### WORK REQUEST
Copy out every line from the records that includes "success".

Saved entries
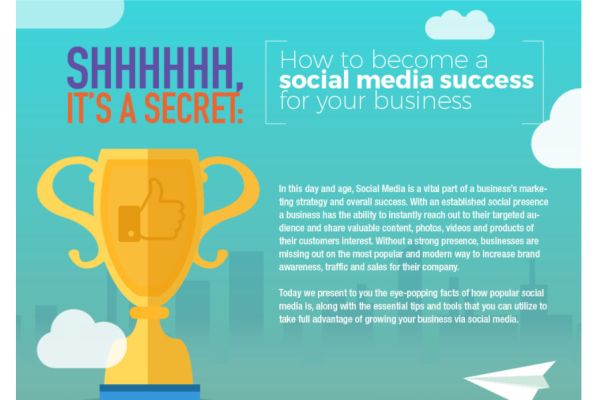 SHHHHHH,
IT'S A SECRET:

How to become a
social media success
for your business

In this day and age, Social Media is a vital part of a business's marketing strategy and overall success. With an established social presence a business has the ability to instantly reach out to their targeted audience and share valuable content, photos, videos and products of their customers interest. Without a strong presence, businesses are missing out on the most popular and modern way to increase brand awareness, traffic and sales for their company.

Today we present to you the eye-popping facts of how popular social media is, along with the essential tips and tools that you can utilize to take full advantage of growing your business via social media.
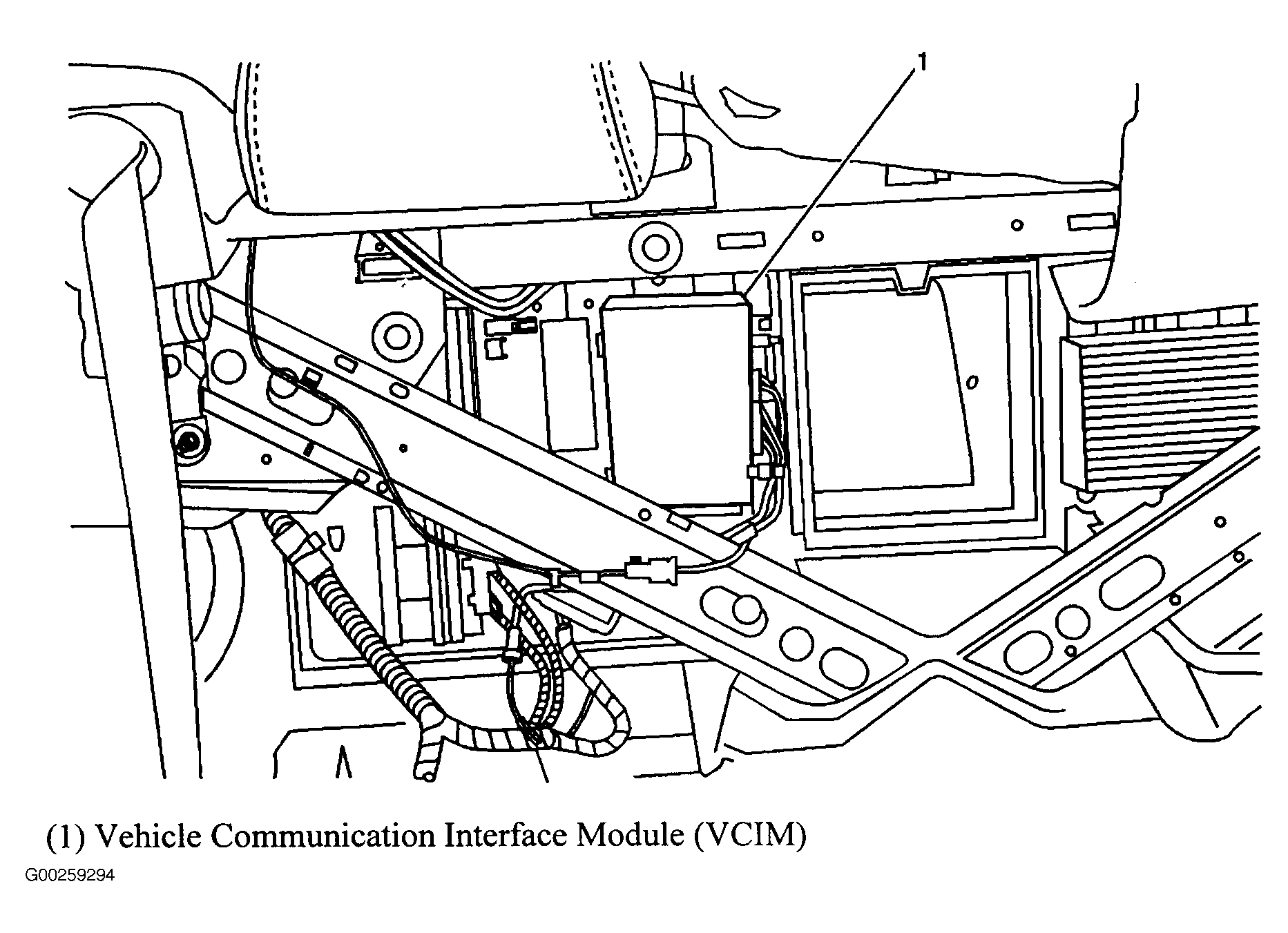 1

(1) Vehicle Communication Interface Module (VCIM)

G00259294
* * *
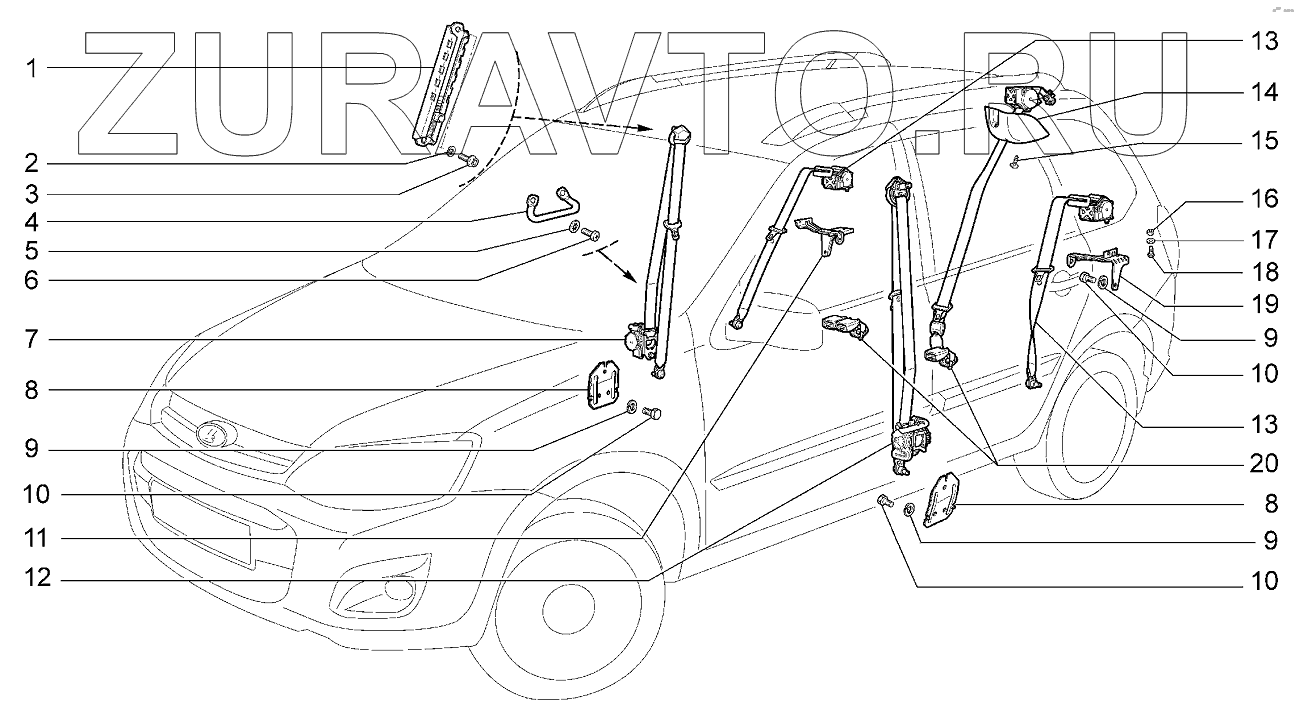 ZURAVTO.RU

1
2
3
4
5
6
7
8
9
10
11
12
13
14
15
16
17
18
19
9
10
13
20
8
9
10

### SOLUTION TO THIS TASK
social media success
In this day and age, Social Media is a vital part of a business's marketing strategy and overall success. With an established social presence a business has the ability to instantly reach out to their targeted audience and share valuable content, photos, videos and products of their customers interest. Without a strong presence, businesses are missing out on the most popular and modern way to increase brand awareness, traffic and sales for their company.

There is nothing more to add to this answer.